- _SELECTED EXTRACT_:
=======

Bring Your Own Metric#

NeMo Platform offers built-in metrics that can be configured to evaluate on your custom data. You can bring your own metric into the NeMo Platform ecosystem with remote metrics.

A remote metric can integrate with your custom evaluation served by a REST API. You have full control of the logic and evaluation that executes and the reported scores.

Overview#

Remote metrics support two types:

Type

Use Case

Payload Structure

Generic Remote (remote)

Custom endpoints with configurable body/scores

User-defined Jinja template

NeMo Agent Toolkit Remote (nemo-agent-toolkit-remote)

NAT evaluator endpoints

Fixed: {evaluator_name, item}

NeMo Evaluator supports two evaluation modes:

Mode

Use Case

Dataset Size

Response

Live Evaluation

Rapid prototyping, testing

Up to 10 rows

Immediate (synchronous)

Job Evaluation

Production workloads, full datasets

Unlimited

Async (poll for completion)

Prerequisites#

Before running remote metric evaluations:

  1. Workspace: Have a workspace created.

  2. Remote endpoint: Have your evaluation endpoint running and accessible.

=======

- _TO-DO ITEM_: According to the page on bringing your own metric, how large can a dataset be for Live Evaluation?

- _RAW DATA_:
=======

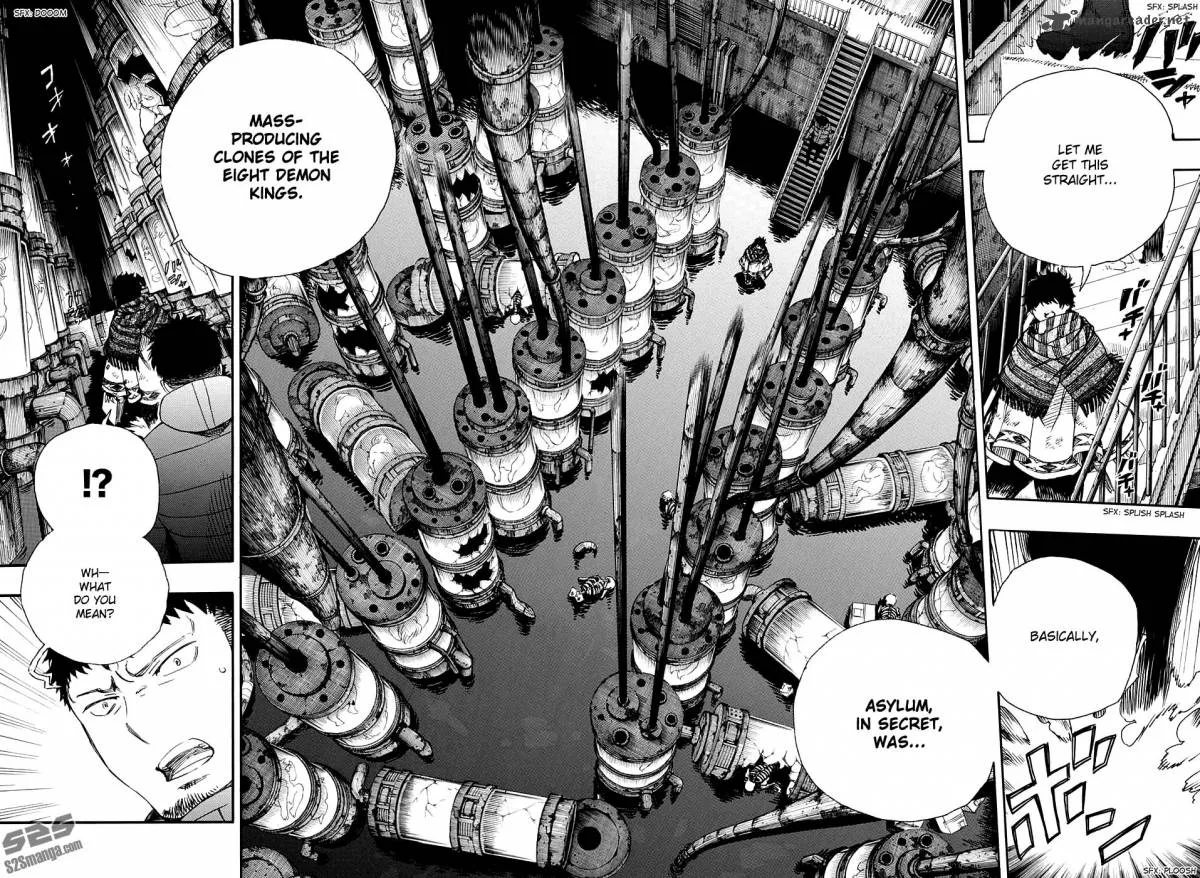 Aisopos Chapter 120 page 6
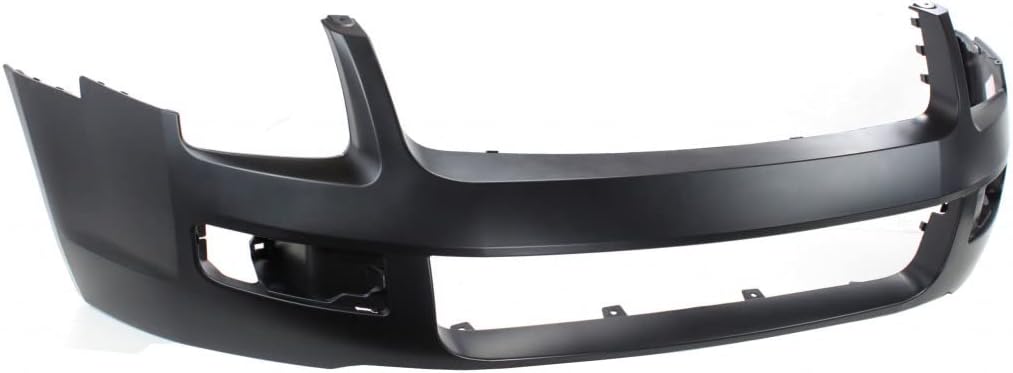 Primed Front Bumper Cover M981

=======

- _RESPONSE_: Up to 10 rows.